Viele Fernsehzuschauer werden sich am Dienstagabend gewundert haben. Das also soll diese Juristin sein, über die alle reden? Die seit Wochen als radikale Aktivistin oder gar als Linksextremistin inszeniert wird. Wegen der Abgeordnete von CDU und CSU einen Koalitionskrach in Kauf genommen haben. Nichts davon wollte so recht passen zu jener Frau, die da bei Markus Lanz eine Dreiviertelstunde lang gelassen fast alle Unterstellungen zerplatzen ließ.
Der Fall Brosius-Gersdorf wird über den Tag hinaus wirken
Wohltuend übrigens, dass das ZDF dabei auf das profilneurotische Durcheinanderquatschen mehrerer Studiogäste verzichtete, das Talkshows so oft schwer erträglich macht. Stattdessen entstand ein echtes Gespräch – mit der Erkenntnis, wie absurd das Getöse um Frauke Brosius-Gersdorf im Nachhinein zum Teil erscheint. Gut möglich, dass die 54-Jährige trotzdem keine Bundesverfassungsrichterin wird. Sie selbst deutete ihren Rückzug für den Fall an, dass die Würde des Gerichts Schaden nehmen oder die Regierung in eine existenzielle Krise schlittern könnte. Doch ihre Geschichte wird über den Tag hinaus wirken.
Sie steht für die gnadenlose Oberflächlichkeit, mit der politische Debatten auch in Deutschland immer öfter geführt werden. Durch soziale Netzwerke, durch die wachsende Macht und das strategische Agieren populistischer Meinungsmacher im Hintergrund entfalten sie mitunter eine solche Wucht, dass Personalien wie die Ernennung einer Verfassungsrichterin weggefegt werden, noch bevor die Bürgerinnen und Bürger auch nur die Chance hatten, sich ein objektives Bild zu machen.
Zitate werden vorsätzlich falsch verstanden
Fakten werden zur Auslegungssache, Zitate vorsätzlich falsch verstanden. Und ja, das alles kennen wir – aus den USA des Donald Trump. Dort kann jeder sehen, wie sich eine Gesellschaft verändert, wenn die politische Mitte dem Drehbuch von Demokratieverächtern folgt, deren erklärte Ziele weltweit die Inszenierung eines großen Kulturkampfes, das Schüren von Misstrauen in staatliche Institutionen und die Spaltung der Bevölkerung sind. Die entscheidende Frage, ob eine Juristin geeignet ist für einen Posten am höchsten deutschen Gericht, spielte in diesem Drehbuch jedenfalls kaum eine Rolle.

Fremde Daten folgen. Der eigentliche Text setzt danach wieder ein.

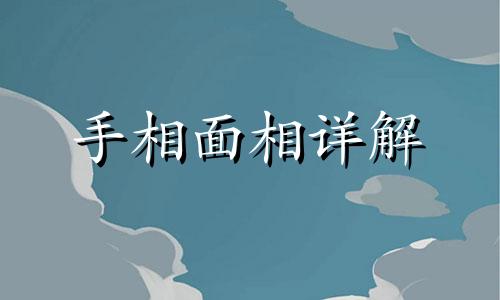 手相面相详解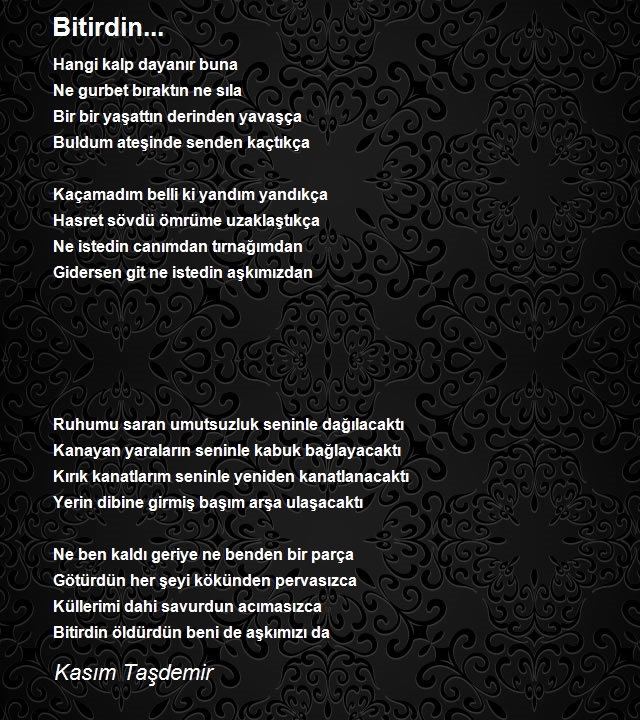 Bitirdin...

Hangi kalp dayanır buna
Ne gurbet bıraktın ne sıla
Bir bir yaşattın derinden yavaşça
Buldum ateşinde senden kaçtıkça

Kaçamadım belli ki yandım yandıkça
Hasret sövdü ömrüme uzaklaştıkça
Ne istedin canımdan tırnağımdan
Gidersen git ne istedin aşkımızdan

Ruhumu saran umutsuzluk seninle dağılacaktı
Kanayan yaraların seninle kabuk bağlayacaktı
Kırık kanatlarım seninle yeniden kanatlanacaktı
Yerin dibine girmiş başım arşa ulaşacaktı

Ne ben kaldı geriye ne benden bir parça
Götürdün her şeyi kökünden pervasızca
Küllerimi dahi savurdun acımasızca
Bitirdin öldürdün beni de aşkımızı da

Kasım Taşdemir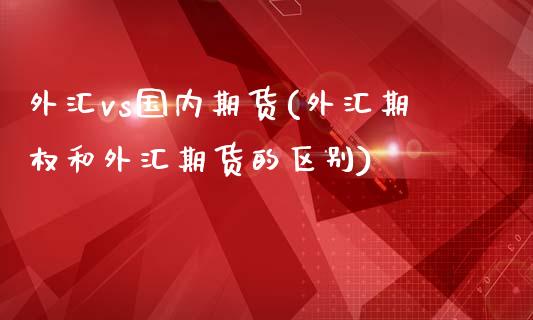 外汇vs国内期货(外汇期权和外汇期货的区别)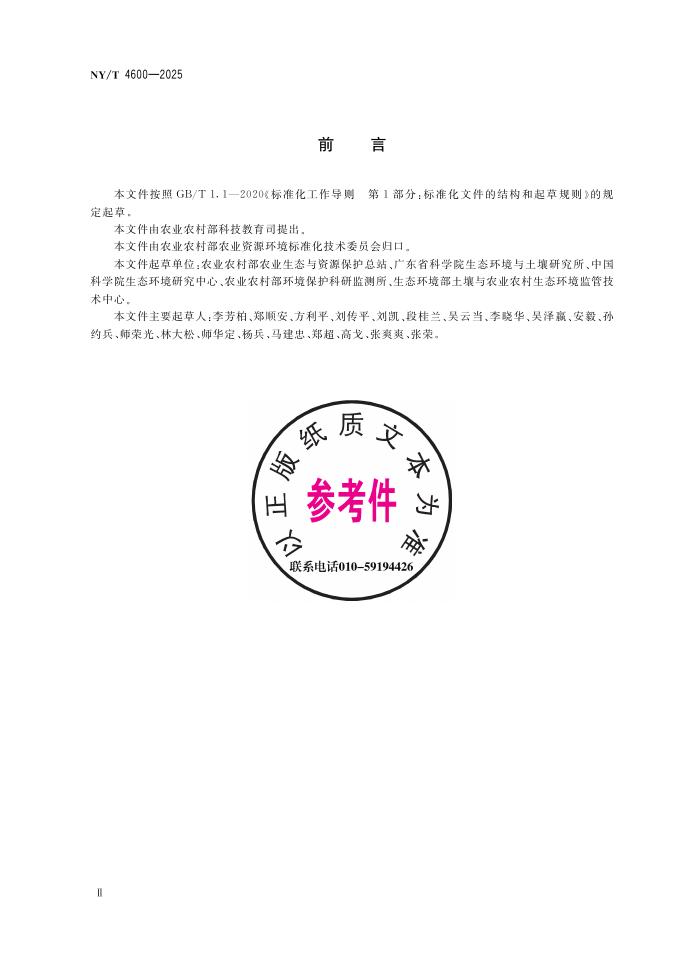 NY/T 4600—2025

前　言

本文件按照 GB/T 1.1—2020《标准化工作导则　第 1 部分：标准化文件的结构和起草规则》的规定起草。

本文件由农业农村部科技教育司提出。

本文件由农业农村部农业资源环境标准化技术委员会归口。

本文件起草单位：农业农村部农业生态与资源保护总站、广东省科学院生态环境与土壤研究所、中国科学院生态环境研究中心、农业农村部环境保护科研监测所、生态环境部土壤与农业农村生态环境监管技术中心。

本文件主要起草人：李芳柏、郑顺安、方利平、刘传平、刘凯、段桂兰、吴云当、李晓华、吴泽嬴、安毅、孙约兵、师荣光、林大松、师华定、杨兵、马建忠、郑超、高戈、张爽爽、张荣。

以正版纸质文本为准
参考件
联系电话010-59194426

Ⅱ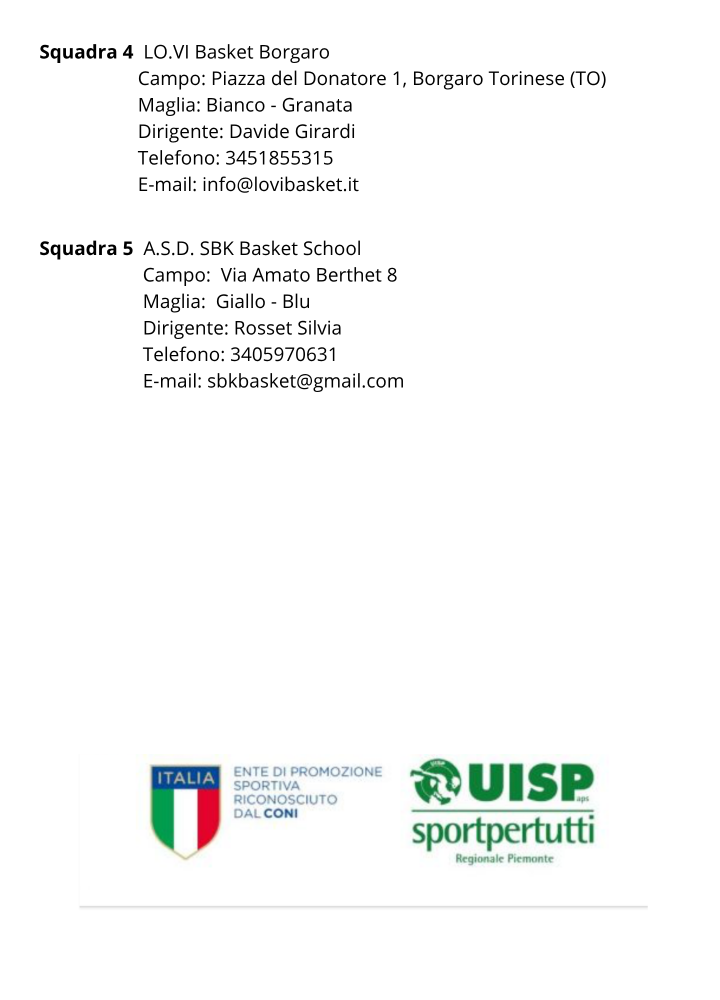 Squadra 4 LO.VI Basket Borgaro
Campo: Piazza del Donatore 1, Borgaro Torinese (TO)
Maglia: Bianco - Granata
Dirigente: Davide Girardi
Telefono: 3451855315
E-mail: info@lovibasket.it

Squadra 5 A.S.D. SBK Basket School
Campo: Via Amato Berthet 8
Maglia: Giallo - Blu
Dirigente: Rosset Silvia
Telefono: 3405970631
E-mail: sbkbasket@gmail.com

ITALIA
ENTE DI PROMOZIONE
SPORTIVA
RICONOSCIUTO
DAL CONI

UISP
aps
sportpertutti
Regionale Piemonte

Viel Nachgeplapper trifft auf wenig Wissen
Mag sein, dass Brosius-Gersdorf das Verbindende, das abwägend Diplomatische fehlt, das dieses Amt eben auch erfordert. Sie selbst räumte ein, bisweilen zu leichtfertig formuliert zu haben, etwa zu einem möglichen AfD-Verbotsverfahren oder zur Corona-Impfpflicht. Das spricht nicht für sie als Kandidatin. Nur linksradikal ist das alles eben auch nicht. Parteien, die über Jahrzehnte im besten Sinne staatstragend waren, haben sich vielmehr von Stimmungsmache, von halben Wahrheiten und glatten Lügen treiben lassen. Viel Nachgeplapper und eine Menge Meinung trafen auf erstaunlich wenig Substanz und Wissen. Da passt es gut ins Bild, dass halbseidene Spekulationen über einen – inzwischen in Luft aufgelösten – Plagiatsverdacht gegen die Juristin zum Notausgang für CDU und CSU wurden, um die Richterwahl abzublasen.
Was bleibt: Für viele Bürger ist Frauke Brosius-Gersdorf nun also diese Frau, die Schwangerschaftsabbrüche bis kurz vor der Geburt möglich machen will und ungeborenen Kindern die Menschenwürde abspricht. Dass das gar nicht stimmt, geht im allgemeinen Geraune unter. Was noch bleibt: Das ungute Gefühl, der demokratischen Mitte entgleite das Land (genau der Eindruck also, den die „Neuen Rechten“ schüren und brauchen), und die bittere Erkenntnis, dass Deutschland nicht gefeit davor ist, in eine Debatten-Unkultur made by Trump abzudriften.